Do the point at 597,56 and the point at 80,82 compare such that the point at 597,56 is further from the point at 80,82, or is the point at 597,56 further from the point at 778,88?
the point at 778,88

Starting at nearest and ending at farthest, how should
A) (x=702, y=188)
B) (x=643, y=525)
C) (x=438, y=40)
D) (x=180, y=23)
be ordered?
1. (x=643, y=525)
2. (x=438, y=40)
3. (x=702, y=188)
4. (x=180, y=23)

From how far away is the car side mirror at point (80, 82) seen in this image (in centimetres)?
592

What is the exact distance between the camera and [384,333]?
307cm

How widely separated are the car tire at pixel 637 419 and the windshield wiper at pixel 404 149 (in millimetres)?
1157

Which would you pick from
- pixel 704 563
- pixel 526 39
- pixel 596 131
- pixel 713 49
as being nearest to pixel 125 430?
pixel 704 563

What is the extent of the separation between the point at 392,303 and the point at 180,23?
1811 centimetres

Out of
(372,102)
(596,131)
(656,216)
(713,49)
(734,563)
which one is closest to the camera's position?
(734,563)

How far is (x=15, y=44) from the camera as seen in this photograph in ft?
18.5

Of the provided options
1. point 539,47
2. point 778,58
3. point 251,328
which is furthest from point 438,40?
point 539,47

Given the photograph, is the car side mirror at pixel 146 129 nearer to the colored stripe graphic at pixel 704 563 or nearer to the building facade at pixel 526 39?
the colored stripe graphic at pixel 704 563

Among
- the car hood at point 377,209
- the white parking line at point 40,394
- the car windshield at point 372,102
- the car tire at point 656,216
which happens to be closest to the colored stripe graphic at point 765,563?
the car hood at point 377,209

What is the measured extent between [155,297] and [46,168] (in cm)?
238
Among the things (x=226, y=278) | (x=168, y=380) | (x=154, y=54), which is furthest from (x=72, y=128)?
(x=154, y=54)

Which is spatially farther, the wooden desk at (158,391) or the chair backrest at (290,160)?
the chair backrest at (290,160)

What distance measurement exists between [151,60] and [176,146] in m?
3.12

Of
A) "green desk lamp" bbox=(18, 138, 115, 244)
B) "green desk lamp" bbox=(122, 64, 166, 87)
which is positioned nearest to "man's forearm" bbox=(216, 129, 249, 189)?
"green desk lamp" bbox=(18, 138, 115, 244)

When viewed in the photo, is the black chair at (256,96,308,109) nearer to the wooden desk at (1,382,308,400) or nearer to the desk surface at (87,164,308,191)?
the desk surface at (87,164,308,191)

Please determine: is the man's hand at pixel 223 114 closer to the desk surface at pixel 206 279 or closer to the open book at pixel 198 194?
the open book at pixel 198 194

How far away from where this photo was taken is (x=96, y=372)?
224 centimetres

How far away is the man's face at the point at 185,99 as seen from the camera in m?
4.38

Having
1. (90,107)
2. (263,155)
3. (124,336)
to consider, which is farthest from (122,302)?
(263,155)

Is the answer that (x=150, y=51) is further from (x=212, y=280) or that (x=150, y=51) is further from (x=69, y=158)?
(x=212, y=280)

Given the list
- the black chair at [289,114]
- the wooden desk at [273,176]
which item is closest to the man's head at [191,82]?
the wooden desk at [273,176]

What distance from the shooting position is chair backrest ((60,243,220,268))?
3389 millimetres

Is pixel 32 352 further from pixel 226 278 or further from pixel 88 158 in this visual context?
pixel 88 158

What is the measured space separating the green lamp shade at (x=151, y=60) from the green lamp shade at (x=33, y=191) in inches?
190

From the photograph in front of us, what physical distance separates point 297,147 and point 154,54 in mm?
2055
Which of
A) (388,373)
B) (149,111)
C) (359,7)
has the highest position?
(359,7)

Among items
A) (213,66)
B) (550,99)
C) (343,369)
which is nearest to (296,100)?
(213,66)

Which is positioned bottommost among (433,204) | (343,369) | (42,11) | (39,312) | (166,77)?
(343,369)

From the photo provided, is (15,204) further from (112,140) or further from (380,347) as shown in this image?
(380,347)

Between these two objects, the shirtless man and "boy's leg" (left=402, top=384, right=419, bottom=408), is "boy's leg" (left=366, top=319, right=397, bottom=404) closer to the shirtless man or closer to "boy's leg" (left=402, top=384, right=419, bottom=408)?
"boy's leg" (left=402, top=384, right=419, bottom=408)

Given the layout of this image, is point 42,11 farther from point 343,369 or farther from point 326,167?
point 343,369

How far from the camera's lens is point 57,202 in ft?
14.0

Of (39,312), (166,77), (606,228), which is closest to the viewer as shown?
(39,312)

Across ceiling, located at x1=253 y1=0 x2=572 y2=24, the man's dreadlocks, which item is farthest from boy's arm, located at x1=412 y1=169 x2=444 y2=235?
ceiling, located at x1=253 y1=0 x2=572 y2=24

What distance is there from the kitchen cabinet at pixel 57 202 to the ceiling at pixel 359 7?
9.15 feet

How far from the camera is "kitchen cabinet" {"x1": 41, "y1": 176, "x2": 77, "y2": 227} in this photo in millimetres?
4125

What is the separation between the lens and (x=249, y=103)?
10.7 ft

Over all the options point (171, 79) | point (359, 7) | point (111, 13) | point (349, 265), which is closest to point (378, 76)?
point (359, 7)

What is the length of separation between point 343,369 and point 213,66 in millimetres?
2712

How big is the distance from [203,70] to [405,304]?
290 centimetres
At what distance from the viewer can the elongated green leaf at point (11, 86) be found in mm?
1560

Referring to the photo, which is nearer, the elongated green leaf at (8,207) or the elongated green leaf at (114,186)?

##############################

= AIM OF THE EXERCISE =
Give the records above again, word for word.

= ANSWER IN FULL =
Do the point at 597,56 and the point at 80,82 compare such that the point at 597,56 is further from the point at 80,82, or is the point at 597,56 further from the point at 778,88?
the point at 778,88

Starting at nearest and ending at farthest, how should
A) (x=702, y=188)
B) (x=643, y=525)
C) (x=438, y=40)
D) (x=180, y=23)
be ordered?
1. (x=643, y=525)
2. (x=438, y=40)
3. (x=702, y=188)
4. (x=180, y=23)

From how far away is the car side mirror at point (80, 82) seen in this image (in centimetres)?
592

What is the exact distance between the camera and [384,333]?
307cm

How widely separated are the car tire at pixel 637 419 and the windshield wiper at pixel 404 149 (in millimetres)?
1157

Which would you pick from
- pixel 704 563
- pixel 526 39
- pixel 596 131
- pixel 713 49
as being nearest to pixel 125 430?
pixel 704 563

What is the extent of the separation between the point at 392,303 and the point at 180,23?
1811 centimetres

Out of
(372,102)
(596,131)
(656,216)
(713,49)
(734,563)
which one is closest to the camera's position?
(734,563)

How far is (x=15, y=44) from the camera as seen in this photograph in ft?
18.5

Of the provided options
1. point 539,47
2. point 778,58
3. point 251,328
which is furthest from point 438,40?
point 539,47

Given the photograph, is the car side mirror at pixel 146 129 nearer to the colored stripe graphic at pixel 704 563 or nearer to the building facade at pixel 526 39?
the colored stripe graphic at pixel 704 563

Among
- the car hood at point 377,209
- the white parking line at point 40,394
- the car windshield at point 372,102
- the car tire at point 656,216
which happens to be closest to the colored stripe graphic at point 765,563?
the car hood at point 377,209

What is the measured extent between [155,297] and [46,168] (in cm)?
238
Among the things (x=226, y=278) | (x=168, y=380) | (x=154, y=54), which is furthest from (x=72, y=128)?
(x=154, y=54)

Which is spatially farther, the wooden desk at (158,391) or the chair backrest at (290,160)?
the chair backrest at (290,160)

What distance measurement exists between [151,60] and [176,146] in m?
3.12

Of
A) "green desk lamp" bbox=(18, 138, 115, 244)
B) "green desk lamp" bbox=(122, 64, 166, 87)
which is positioned nearest to "man's forearm" bbox=(216, 129, 249, 189)?
"green desk lamp" bbox=(18, 138, 115, 244)

When viewed in the photo, is the black chair at (256,96,308,109) nearer to the wooden desk at (1,382,308,400) or nearer to the desk surface at (87,164,308,191)?
the desk surface at (87,164,308,191)

Please determine: is the man's hand at pixel 223 114 closer to the desk surface at pixel 206 279 or closer to the open book at pixel 198 194?
the open book at pixel 198 194

How far away from where this photo was taken is (x=96, y=372)?
224 centimetres

How far away is the man's face at the point at 185,99 as seen from the camera in m?
4.38

Having
1. (90,107)
2. (263,155)
3. (124,336)
to consider, which is farthest from (122,302)?
(263,155)

Is the answer that (x=150, y=51) is further from (x=212, y=280) or that (x=150, y=51) is further from (x=69, y=158)?
(x=212, y=280)

Given the list
- the black chair at [289,114]
- the wooden desk at [273,176]
which item is closest to the man's head at [191,82]?
the wooden desk at [273,176]

What distance from the shooting position is chair backrest ((60,243,220,268))?
3389 millimetres

Is pixel 32 352 further from pixel 226 278 or further from pixel 88 158 in this visual context?
pixel 88 158

What is the measured space separating the green lamp shade at (x=151, y=60) from the green lamp shade at (x=33, y=191) in inches?
190

From the photograph in front of us, what physical distance separates point 297,147 and point 154,54 in mm?
2055
Which of
A) (388,373)
B) (149,111)
C) (359,7)
has the highest position?
(359,7)

Among items
A) (213,66)
B) (550,99)
C) (343,369)
which is nearest to (296,100)?
(213,66)

Which is positioned bottommost among (433,204) | (343,369) | (42,11) | (39,312) | (166,77)?
(343,369)

From the photo provided, is (15,204) further from (112,140) or further from (380,347) as shown in this image?
(380,347)

Between these two objects, the shirtless man and "boy's leg" (left=402, top=384, right=419, bottom=408), is "boy's leg" (left=366, top=319, right=397, bottom=404) closer to the shirtless man or closer to "boy's leg" (left=402, top=384, right=419, bottom=408)?
"boy's leg" (left=402, top=384, right=419, bottom=408)

Given the layout of this image, is point 42,11 farther from point 343,369 or farther from point 326,167?
point 343,369

How far from the camera's lens is point 57,202 in ft?
14.0

Of (39,312), (166,77), (606,228), which is closest to the viewer as shown?
(39,312)

Across ceiling, located at x1=253 y1=0 x2=572 y2=24, the man's dreadlocks, which item is farthest from boy's arm, located at x1=412 y1=169 x2=444 y2=235?
ceiling, located at x1=253 y1=0 x2=572 y2=24

What distance is there from the kitchen cabinet at pixel 57 202 to the ceiling at pixel 359 7?
9.15 feet

How far from the camera is "kitchen cabinet" {"x1": 41, "y1": 176, "x2": 77, "y2": 227} in this photo in millimetres?
4125

What is the separation between the lens and (x=249, y=103)?
10.7 ft

Over all the options point (171, 79) | point (359, 7) | point (111, 13) | point (349, 265), which is closest to point (378, 76)?
point (359, 7)

What is the length of separation between point 343,369 and point 213,66 in millimetres?
2712

How big is the distance from [203,70] to [405,304]?
290 centimetres
At what distance from the viewer can the elongated green leaf at point (11, 86) be found in mm?
1560

Referring to the photo, which is nearer, the elongated green leaf at (8,207) or the elongated green leaf at (114,186)?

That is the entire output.